### TEXT BLOCK
Content starts

Astrum - Michigan 2023 Solar Car
Last Friday Astrum, Michigan's new solar car, was unveiled. [Michigan Daily] The World Solar Challenge will be taking place this October 22-29 in Australia. That starts the day after the State game and continues during improvement week. We're the only US team in the Challenger class. The other US team (MN) is in the Cruiser class [WSC teams, WSC U-M team overview].
Go Blue!
Getting closer to the Jetsons. A little propulsion system on the horizon...
Look what duckduckgo turned up: Jetson Aero.
Entry price - $98,000. Battery time - 20 minutes.
I'll pass... Wake me in 27 years, they might have something for me then.
Heck of a name. Jan Levinson-Gould would approve
I just imagine this is a sequel film called Warm Runnings and a bunch of Swiss bullies call our car "Asstrum" - right before our plucky underdog team dusts them.
Whoa, very cool. Excited to see the future of solar cars, hopefully it arrives sooner than we think!
Makes me wonder why some sort of solar charging ability isn't integrated into EVs. My car sits in a parking lot all day--it could be topping off its battery.
The amount of solar cells you can stick on a car won't do much to charge it. The most efficient EVs right now get about 4 miles per kilowatt hour of energy. The most efficient solar panels generate about 400w, or about half a kilowatt hour per hour. So if you had the equivalent of one panel, you'd get about 13 miles per 8 hour day, if everything was optimal.

Content ends

### WORK INSTRUCTIONS
a) What dates does the Astrum thread give for the World Solar Challenge?
b) Reproduce everything in the Astrum thread from "Getting closer to" down to "- 20 minutes.".
c) Carry on the Astrum thread from the point where it stops.

### INPUT DATA
Content starts

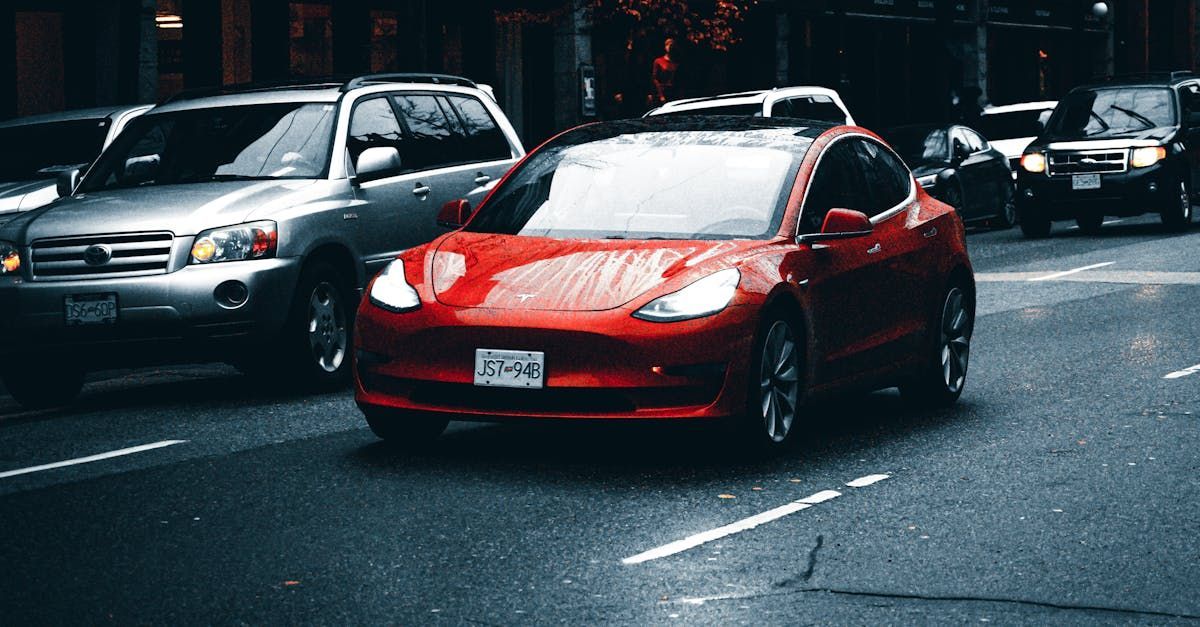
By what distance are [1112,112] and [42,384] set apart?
55.6 ft

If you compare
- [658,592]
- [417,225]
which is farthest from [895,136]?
[658,592]

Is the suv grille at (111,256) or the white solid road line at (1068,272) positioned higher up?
the suv grille at (111,256)

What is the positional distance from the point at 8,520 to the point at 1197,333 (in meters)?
8.55

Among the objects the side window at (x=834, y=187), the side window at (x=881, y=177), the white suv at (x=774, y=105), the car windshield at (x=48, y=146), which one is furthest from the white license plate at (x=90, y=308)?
the white suv at (x=774, y=105)

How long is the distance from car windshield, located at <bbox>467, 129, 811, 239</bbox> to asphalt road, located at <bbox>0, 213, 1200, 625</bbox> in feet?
3.17

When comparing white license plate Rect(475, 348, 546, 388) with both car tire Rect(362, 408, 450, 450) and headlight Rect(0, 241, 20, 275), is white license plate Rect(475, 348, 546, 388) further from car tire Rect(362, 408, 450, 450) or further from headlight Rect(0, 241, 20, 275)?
headlight Rect(0, 241, 20, 275)

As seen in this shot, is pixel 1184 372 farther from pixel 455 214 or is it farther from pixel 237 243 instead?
pixel 237 243

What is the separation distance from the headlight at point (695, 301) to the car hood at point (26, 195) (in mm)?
7841

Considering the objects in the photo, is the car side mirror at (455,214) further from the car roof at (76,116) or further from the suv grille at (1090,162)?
→ the suv grille at (1090,162)

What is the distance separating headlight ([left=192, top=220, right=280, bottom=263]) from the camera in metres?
10.5

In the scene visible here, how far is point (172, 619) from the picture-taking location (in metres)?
5.71

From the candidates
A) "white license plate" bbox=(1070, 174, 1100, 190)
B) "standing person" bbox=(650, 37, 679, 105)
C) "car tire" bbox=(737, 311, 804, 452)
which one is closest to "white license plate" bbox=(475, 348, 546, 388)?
"car tire" bbox=(737, 311, 804, 452)

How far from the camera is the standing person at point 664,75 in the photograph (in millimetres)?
31453

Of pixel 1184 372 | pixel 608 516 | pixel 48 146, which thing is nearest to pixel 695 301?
pixel 608 516
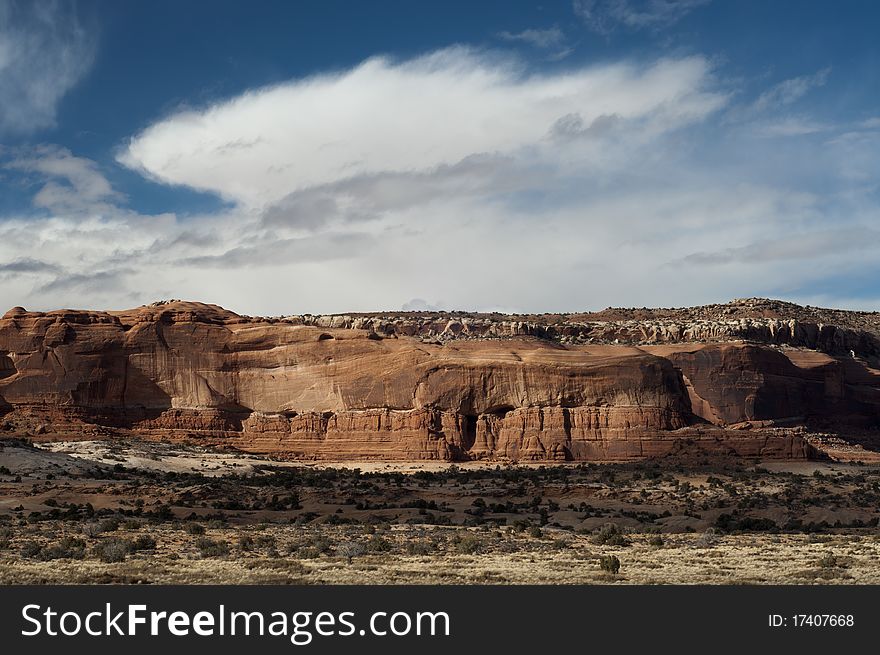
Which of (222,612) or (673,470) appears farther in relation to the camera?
(673,470)

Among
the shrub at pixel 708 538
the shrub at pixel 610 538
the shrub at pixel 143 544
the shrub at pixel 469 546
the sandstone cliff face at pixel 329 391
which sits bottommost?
the shrub at pixel 708 538

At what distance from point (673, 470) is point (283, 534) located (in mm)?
30191

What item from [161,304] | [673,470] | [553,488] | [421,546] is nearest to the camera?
[421,546]

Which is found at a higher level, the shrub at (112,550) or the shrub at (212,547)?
the shrub at (112,550)

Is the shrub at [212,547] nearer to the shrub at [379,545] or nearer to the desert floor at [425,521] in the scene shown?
the desert floor at [425,521]

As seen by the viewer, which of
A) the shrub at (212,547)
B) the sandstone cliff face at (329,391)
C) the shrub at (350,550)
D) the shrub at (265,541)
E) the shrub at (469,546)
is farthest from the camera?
the sandstone cliff face at (329,391)

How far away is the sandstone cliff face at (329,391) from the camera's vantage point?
59.9 m

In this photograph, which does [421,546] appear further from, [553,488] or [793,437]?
[793,437]

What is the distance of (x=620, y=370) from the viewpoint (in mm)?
60812

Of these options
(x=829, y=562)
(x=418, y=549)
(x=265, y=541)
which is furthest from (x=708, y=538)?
(x=265, y=541)

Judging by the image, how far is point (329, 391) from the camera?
62.7 meters

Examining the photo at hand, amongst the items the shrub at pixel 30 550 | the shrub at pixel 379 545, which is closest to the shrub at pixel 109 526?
the shrub at pixel 30 550

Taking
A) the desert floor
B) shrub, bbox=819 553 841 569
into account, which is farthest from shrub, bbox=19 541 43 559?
shrub, bbox=819 553 841 569

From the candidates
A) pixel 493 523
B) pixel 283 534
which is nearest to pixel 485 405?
pixel 493 523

Content ends

### SOLVED TASKS
a) October 22-29, in Australia.

b)
Getting closer to the Jetsons. A little propulsion system on the horizon...
Look what duckduckgo turned up: Jetson Aero.
Entry price - $98,000. Battery time - 20 minutes.

c)
Everything won't be optimal.
The solar car is wildly more efficient than any real world EV, which is how they make it work.
It could already do that, by tapping into the electrical grid :)
OTOH, 60s and 70s cars with massive hoods and trunks, might be worth investigating. The sub-compacts of today, not so much.
The future of Solar Cars, is there a future? They been holding these competitions since the 80s, and I ain't seen a sedan yet. Actually, solar power is so demode; they should start working on something more vogue like advanced chemical batteries, or nuclear power, lol
We're a few decades away from a nuclear powered car.
Most of these are concepts:
https://interestingengineering.com/lists/eight-electric-vehicles-2022-solar-roofs
I'm interested to see what happens with the Fisker Ocean. That looks like something I might drive.